* [RFC PATCH 1/2] percpu_counter: Allow falling back to global counter on large system
2016-03-05 2:51 [RFC PATCH 0/2] percpu_counter: Enable switching to global counter Waiman Long
@ 2016-03-05 2:51 ` Waiman Long
2016-03-07 18:24 ` Christoph Lameter
2016-03-05 2:51 ` [RFC PATCH 2/2] xfs: Allow degeneration of m_fdblocks/m_ifree to global counters Waiman Long
2016-03-05 6:34 ` [RFC PATCH 0/2] percpu_counter: Enable switching to global counter Dave Chinner
2 siblings, 1 reply; 7+ messages in thread
From: Waiman Long @ 2016-03-05 2:51 UTC (permalink / raw)
To: Tejun Heo, Christoph Lameter, Dave Chinner
Cc: Peter Zijlstra, Scott J Norton, linux-kernel, Waiman Long, xfs,
Ingo Molnar, Douglas Hatch
Per-cpu counters are used in quite a number of places within
the kernel. On large system with a lot of CPUs, however, doing a
percpu_counter_sum() can be very expensive as nr_cpu cachelines will
need to be read.

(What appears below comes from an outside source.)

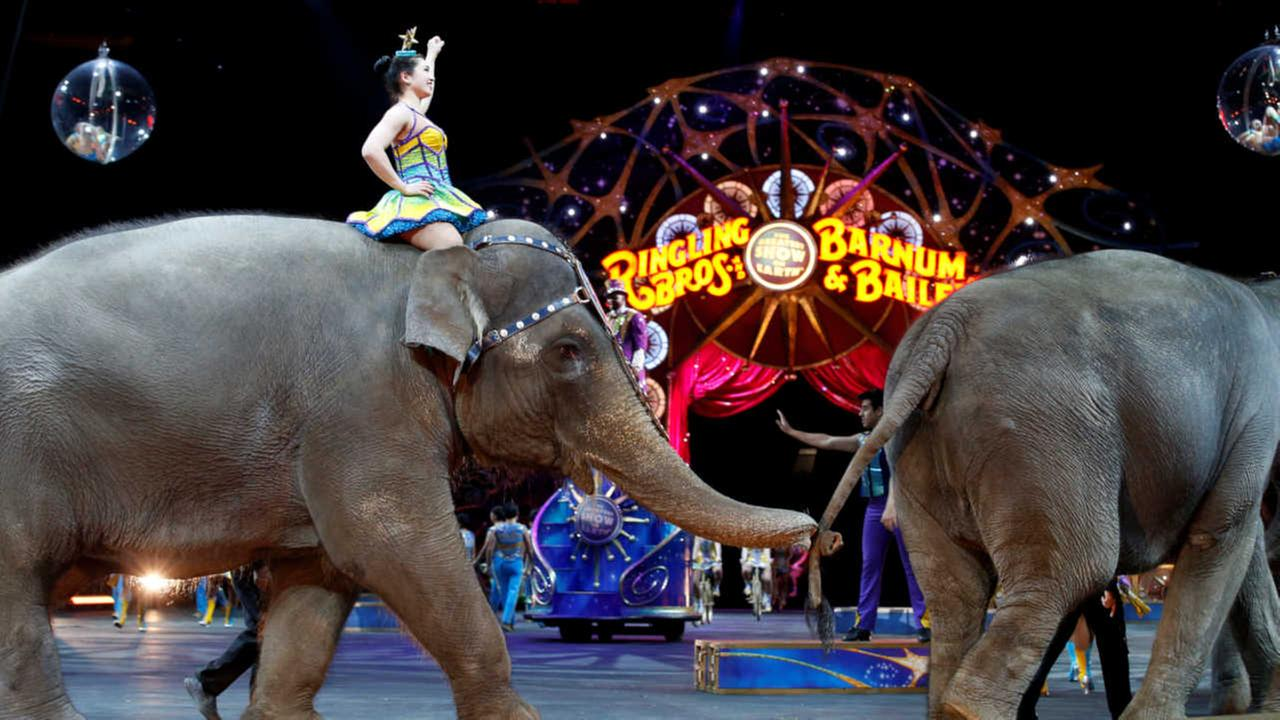 Ringling Bros. and Barnum & Bailey Circus will soon shutdown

In __percpu_counter_compare(), the chance of calling
percpu_counter_sum() also increases with increasing number of CPUs
if the global counter value is relatively small.

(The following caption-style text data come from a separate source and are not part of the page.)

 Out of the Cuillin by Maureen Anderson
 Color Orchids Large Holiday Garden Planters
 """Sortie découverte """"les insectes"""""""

On large system, using a global counter with lock may actually be
faster than doing a percpu_counter_sum() which can be frequently
called from __percpu_counter_compare().
This patch provides a mechanism to selectively degenerate per-cpu
counters to global counters at per-cpu counter initialization time. The
following new API is added:
percpu_counter_set_limit(struct percpu_counter *fbc,
u32 percpu_limit)
The function should be called after percpu_counter_set(). It will
compare the total limit (nr_cpu * percpu_limit) against the current
counter value. If the limit is not smaller, it will disable per-cpu
counter and use only the global counter instead. At run time, when
the counter value grows past the total limit, per-cpu counter will
be enabled again.
Runtime disabling of per-cpu counters, however, is not currently
supported as it will slow down the per-cpu fast path.

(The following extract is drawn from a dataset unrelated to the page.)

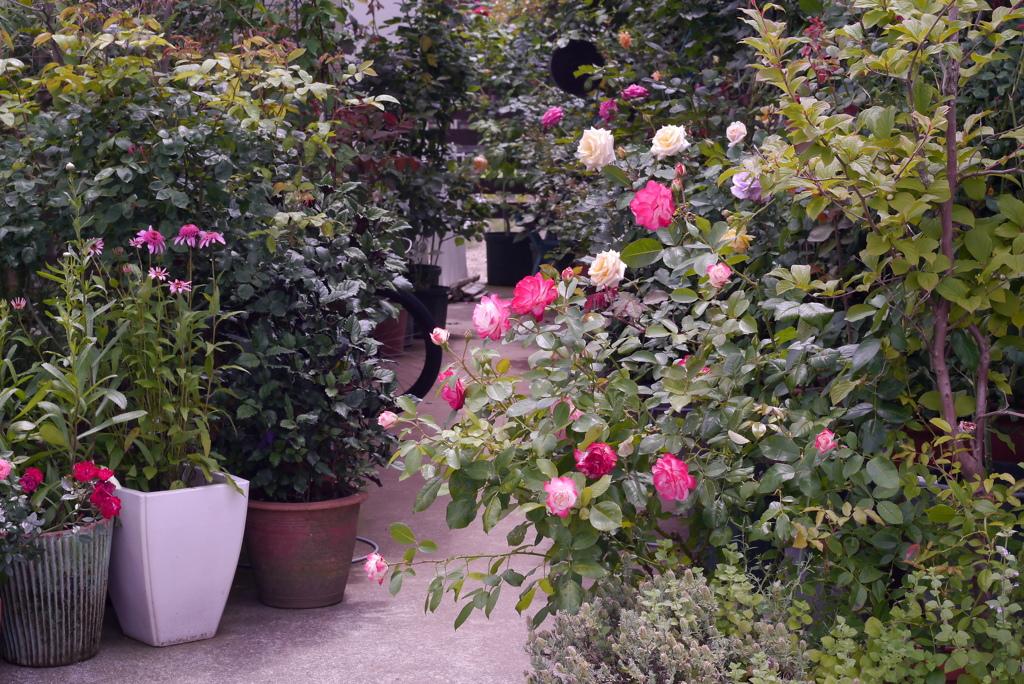玄関先ウォッチング4:花のエントランス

Signed-off-by: Waiman Long <Waiman.Long@hpe.com>
---
include/linux/percpu_counter.h | 10 +++++
lib/percpu_counter.c | 72 +++++++++++++++++++++++++++++++++++++++-
2 files changed, 81 insertions(+), 1 deletions(-)
diff --git a/include/linux/percpu_counter.h b/include/linux/percpu_counter.h
index 84a1094..04a3783 100644
--- a/include/linux/percpu_counter.h
+++ b/include/linux/percpu_counter.h
@@ -16,8 +16,14 @@
#ifdef CONFIG_SMP
+/*
+ * The per-cpu counter will be degenerated into a global counter when limit
+ * is set at initialization time. It will change back to a real per-cpu
+ * counter once the count exceed the given limit.
+ */
struct percpu_counter {
raw_spinlock_t lock;
+ u32 limit;
s64 count;
#ifdef CONFIG_HOTPLUG_CPU
struct list_head list; /* All percpu_counters are on a list */
@@ -42,6 +48,7 @@ void percpu_counter_set(struct percpu_counter *fbc, s64 amount);
void __percpu_counter_add(struct percpu_counter *fbc, s64 amount, s32 batch);
s64 __percpu_counter_sum(struct percpu_counter *fbc);
int __percpu_counter_compare(struct percpu_counter *fbc, s64 rhs, s32 batch);
+void percpu_counter_set_limit(struct percpu_counter *fbc, u32 percpu_limit);
static inline int percpu_counter_compare(struct percpu_counter *fbc, s64 rhs)
{
@@ -170,6 +177,9 @@ static inline int percpu_counter_initialized(struct percpu_counter *fbc)
return 1;
}
+static inline void percpu_counter_set_limit(struct percpu_counter *fbc,
+ u32 percpu_limit) { }
+
#endif /* CONFIG_SMP */
static inline void percpu_counter_inc(struct percpu_counter *fbc)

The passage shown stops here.